===== SUPPLIED ENTRIES =====
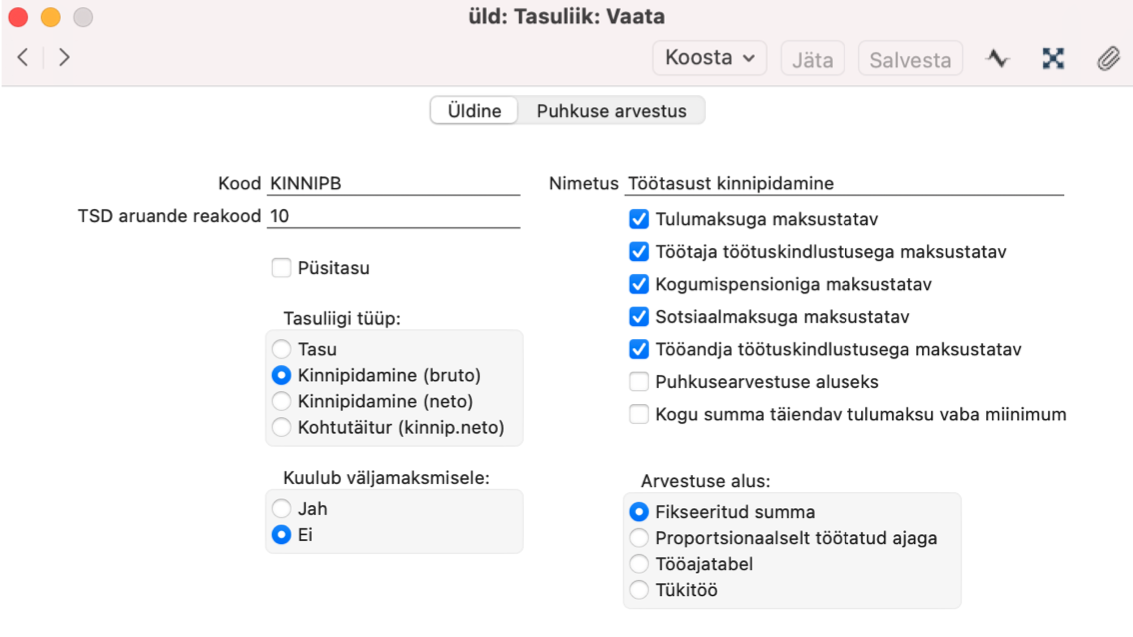 üld: Tasuliik: Vaata

Koosta
Jäta
Salvesta

Üldine
Puhkuse arvestus

Kood KINNIPB
TSD aruande reakood 10

Püsitasu

Tasuliigi tüüp:
Tasu
Kinnipidamine (bruto)
Kinnipidamine (neto)
Kohtutäitur (kinnip.neto)

Kuulub väljamaksmisele:
Jah
Ei

Nimetus Töötasust kinnipidamine

Tulumaksuga maksustatav
Töötaja töötuskindlustusega maksustatav
Kogumispensioniga maksustatav
Sotsiaalmaksuga maksustatav
Tööandja töötuskindlustusega maksustatav
Puhkusearvestuse aluseks
Kogu summa täiendav tulumaksu vaba miinimum

Arvestuse alus:
Fikseeritud summa
Proportsionaalselt töötatud ajaga
Tööajatabel
Tükitöö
=====
An exact copy of every entry above is required, without the pictures.

* **COMPLETED EXERCISE**:
 üld: Tasuliik: Vaata

Koosta
Jäta
Salvesta

Üldine
Puhkuse arvestus

Kood KINNIPB
TSD aruande reakood 10

Püsitasu

Tasuliigi tüüp:
Tasu
Kinnipidamine (bruto)
Kinnipidamine (neto)
Kohtutäitur (kinnip.neto)

Kuulub väljamaksmisele:
Jah
Ei

Nimetus Töötasust kinnipidamine

Tulumaksuga maksustatav
Töötaja töötuskindlustusega maksustatav
Kogumispensioniga maksustatav
Sotsiaalmaksuga maksustatav
Tööandja töötuskindlustusega maksustatav
Puhkusearvestuse aluseks
Kogu summa täiendav tulumaksu vaba miinimum

Arvestuse alus:
Fikseeritud summa
Proportsionaalselt töötatud ajaga
Tööajatabel
Tükitöö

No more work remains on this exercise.